Exercise instructions:
A) In the child support appeal text below, translate this sentence into Spanish: "At the end of the entry is a signature, inferably that of the trial court."
B) Answer these questions from the child support appeal text below:
(i) On what date does DCSE say the order it appeals from was entered?
(ii) According to the docket entry, on what date was the administrative order entered?
(iii) Under Rule 74.01(a), what must the signed writing be denominated for a judgment to be entered?
C) In the child support appeal text below, rewrite the paragraph beginning "In the segment of its brief" more briefly, keeping its main facts.

The Division of Child Support Enforcement (“DCSE”) appeals from a ruling by the trial court setting aside a purported order of the Director of DCSE ostensibly modifying an earlier child support order entered by the trial court.

In the segment of its brief denominated “Jurisdictional Statement,” DCSE avers this appeal is taken “from an order entered on April 8,1997 by the circuit court of Reynolds County[.]” The “order” identified by DCSE appears as an entry on a docket sheet. At the end of the entry is a signature, inferably that of the trial court. The entry reads, in pertinent part:

“Court takes up motion to strike. Argument of counsel on the record. Court finds the order entered administrativly [sic] on December 13, 1995, was entered without judicial approval. Accordingly, said order, set aside and for/not [sic] held. Finding herein is final. Time is of the essence.”

Rule 74.01(a), Missouri Rules of Civil Procedure (1997), reads:

“‘Judgment’ as used in these rules includes a decree and any order from which an appeal lies. A judgment is rendered when entered. A judgment is entered when a writing signed by the judge and denominated ‘judgment’ is filed. The judgment may be a separate document or included on the docket sheet of the case.” (Emphasis added.)

Stored data:
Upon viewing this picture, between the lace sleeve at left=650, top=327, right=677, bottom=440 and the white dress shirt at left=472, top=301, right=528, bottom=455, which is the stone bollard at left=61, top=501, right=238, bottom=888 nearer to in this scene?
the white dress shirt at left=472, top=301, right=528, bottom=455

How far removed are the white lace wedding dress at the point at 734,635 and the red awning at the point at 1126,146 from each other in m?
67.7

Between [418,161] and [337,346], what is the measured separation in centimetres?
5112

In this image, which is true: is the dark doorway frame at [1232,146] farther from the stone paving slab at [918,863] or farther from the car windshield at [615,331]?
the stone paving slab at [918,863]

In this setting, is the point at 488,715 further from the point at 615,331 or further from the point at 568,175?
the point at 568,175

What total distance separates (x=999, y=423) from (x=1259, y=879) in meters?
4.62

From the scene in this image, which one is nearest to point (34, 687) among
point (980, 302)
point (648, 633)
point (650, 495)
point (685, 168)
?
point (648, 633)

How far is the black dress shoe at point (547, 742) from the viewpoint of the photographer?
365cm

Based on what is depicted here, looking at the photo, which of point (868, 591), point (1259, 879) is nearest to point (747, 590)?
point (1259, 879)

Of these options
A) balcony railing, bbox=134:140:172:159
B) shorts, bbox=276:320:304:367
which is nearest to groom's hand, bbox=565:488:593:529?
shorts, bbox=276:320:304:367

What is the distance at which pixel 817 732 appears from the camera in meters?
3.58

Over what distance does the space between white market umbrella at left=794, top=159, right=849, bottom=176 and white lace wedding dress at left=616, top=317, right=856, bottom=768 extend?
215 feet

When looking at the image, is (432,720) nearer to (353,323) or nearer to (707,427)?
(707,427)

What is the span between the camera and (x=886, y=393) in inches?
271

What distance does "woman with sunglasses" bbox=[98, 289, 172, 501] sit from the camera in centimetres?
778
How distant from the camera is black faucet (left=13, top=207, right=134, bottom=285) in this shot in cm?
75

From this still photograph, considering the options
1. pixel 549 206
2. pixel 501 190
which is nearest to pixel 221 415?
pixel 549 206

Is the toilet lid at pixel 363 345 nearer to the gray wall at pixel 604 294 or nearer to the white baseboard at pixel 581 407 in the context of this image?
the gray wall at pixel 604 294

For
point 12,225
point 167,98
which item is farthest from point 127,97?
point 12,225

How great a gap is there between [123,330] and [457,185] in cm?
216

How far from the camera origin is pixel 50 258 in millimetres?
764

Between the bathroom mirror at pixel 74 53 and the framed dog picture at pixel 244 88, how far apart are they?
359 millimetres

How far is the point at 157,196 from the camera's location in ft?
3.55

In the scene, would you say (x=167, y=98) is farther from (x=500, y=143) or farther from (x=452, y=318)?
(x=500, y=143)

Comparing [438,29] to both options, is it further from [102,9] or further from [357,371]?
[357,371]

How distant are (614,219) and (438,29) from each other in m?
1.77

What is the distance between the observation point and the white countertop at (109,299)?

Task-by-task results:
A) Al final de la anotación hay una firma, presumiblemente la del tribunal de primera instancia.

B)
(i) April 8, 1997
(ii) December 13, 1995
(iii) "Judgment"

C) DCSE's "Jurisdictional Statement" says the appeal is from an order entered on April 8, 1997, by the Reynolds County circuit court. That "order" is an entry on a docket sheet. The entry ends with a signature, inferably the trial court's, and reads in pertinent part as follows.